Hamburg. Beauftragte Investitions- und Förderbank entschädigt in 300 Fällen. Nur ein Autobesitzer wollte sich am Härtefallfonds bereichern.
Als Ralf Sommer am Abend des 8. Juli 2017 der Anruf aus der Senatskanzlei erreichte, wusste er sofort, dass sein Urlaub auf Usedom vorzeitig enden würde. Der Wunsch aus der Heimat kam schließlich vom Ersten Bürgermeister persönlich. Der Senat habe beschlossen, Opfer der G-20-Krawalle zügig zu entschädigen. Und Sommer als Chef der Hamburgischen Investitions- und Förderbank (IFB Hamburg) möge sich bitte kümmern.
Die Brisanz dieser Aufgabe war Sommer nach den ersten Gesprächen mit der Senatskanzlei und der Polizei sofort klar. Seine Bank sollte dafür sorgen, den geschockten Bürgern der Hansestadt nach den schweren Ausschreitungen so etwas wie Rechtsfrieden zurückzugeben. Wer einen Schaden an seinem Eigentum erlitten hatte, der nicht von einer Versicherung ausgeglichen wurde, sollte über einen Härtefallfonds entschädigt werden. Den Fonds statteten Senat und Bundesregierung zu gleichen Teilen mit insgesamt 40 Millionen Euro aus.

----------------

• Aufgaben:
• 1. Prüfen Sie anhand des Textauszugs, ob die folgenden Aussagen zutreffen: (a) Ralf Sommer befand sich im Urlaub auf Usedom, als ihn der Anruf erreichte. (b) Der Härtefallfonds wurde ausschließlich von der Bundesregierung finanziert. (c) Auch Schäden, die bereits eine Versicherung ausgeglichen hatte, sollten über den Fonds entschädigt werden. Antworten Sie jeweils mit Ja oder Nein und zitieren Sie die entscheidende Textstelle wörtlich.
• 2. Führen Sie den Text über die Entschädigung der G-20-Opfer an der Stelle weiter, an der er endet.

• Bereitgestellte Daten:
----------------

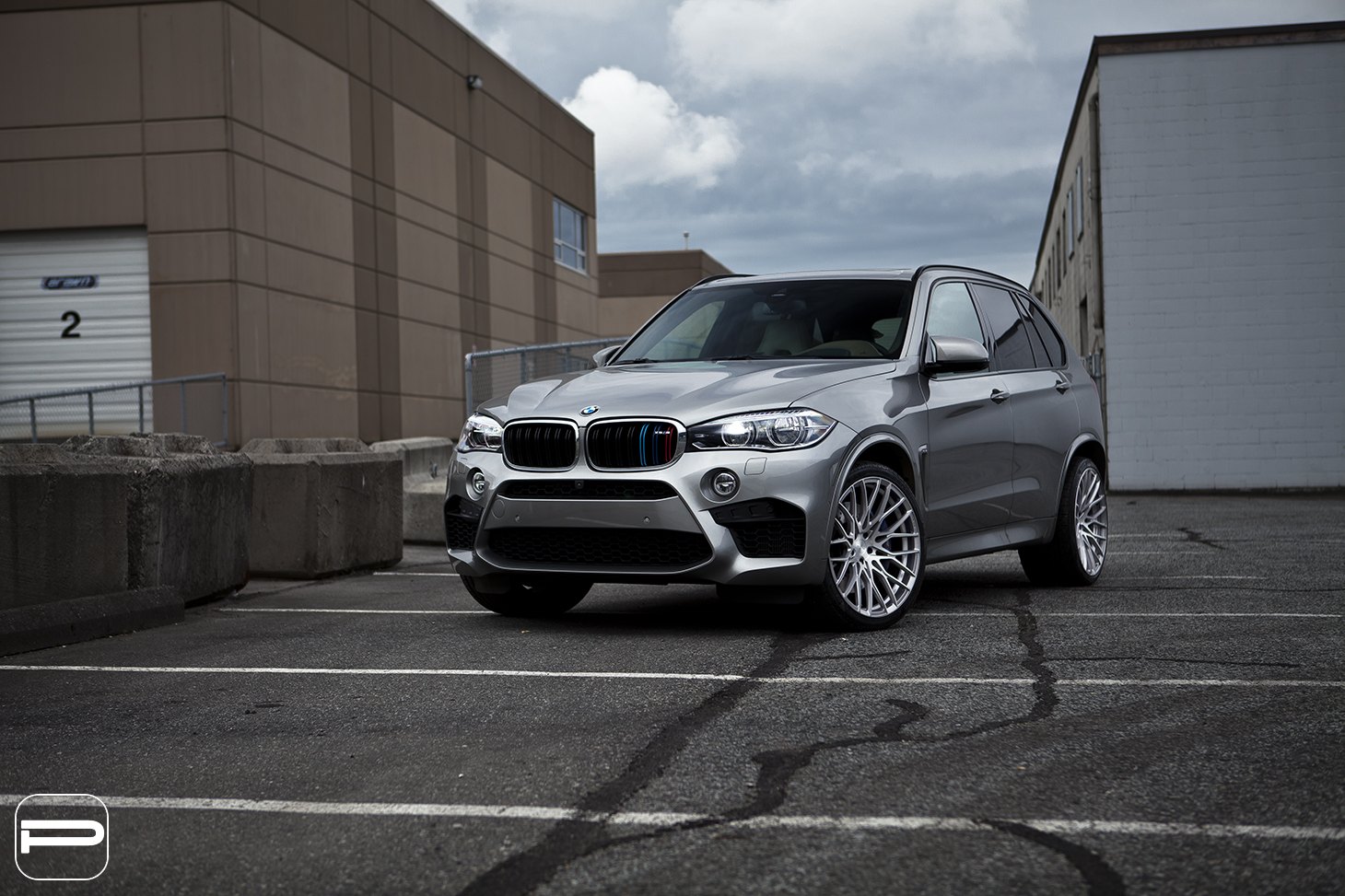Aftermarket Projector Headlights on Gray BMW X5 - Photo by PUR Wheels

----------------

• Lösungen:
• 1.
(a) Ja: „dass sein Urlaub auf Usedom vorzeitig enden würde“
(b) Nein: „Den Fonds statteten Senat und Bundesregierung zu gleichen Teilen mit insgesamt 40 Millionen Euro aus.“
(c) Nein: „Wer einen Schaden an seinem Eigentum erlitten hatte, der nicht von einer Versicherung ausgeglichen wurde, sollte über einen Härtefallfonds entschädigt werden.“

• 2.
Nur wer den Schaden anzeigte, wurde entschädigt
Anderthalb Jahre später kann Sommer dieses Thema nun zu den Akten legen. Er sagt: „Unser Versprechen, dass wir schnell und unbürokratisch helfen wollen, haben wir eingelöst. Den ersten Schaden haben wir bereits am 18. Juli 2017 reguliert. Das war für unsere Bank ein echter personeller Kraftakt.“ Und für den Steuerzahler ist die Bilanz durchaus erfreulich: Die Bank zahlte insgesamt 966.000 Euro aus, zu 62 Prozent an Unternehmen, zu 38 Prozent an Privatpersonen. Davon entfielen 338.000 Euro auf Gebäudeschäden, 274.000 Euro auf beschädigte Autos, der Rest auf andere Schäden – vom kaputten Fahrradschloss für 18 Euro bis zur zerstörten hochwertigen Kameraausrüstung.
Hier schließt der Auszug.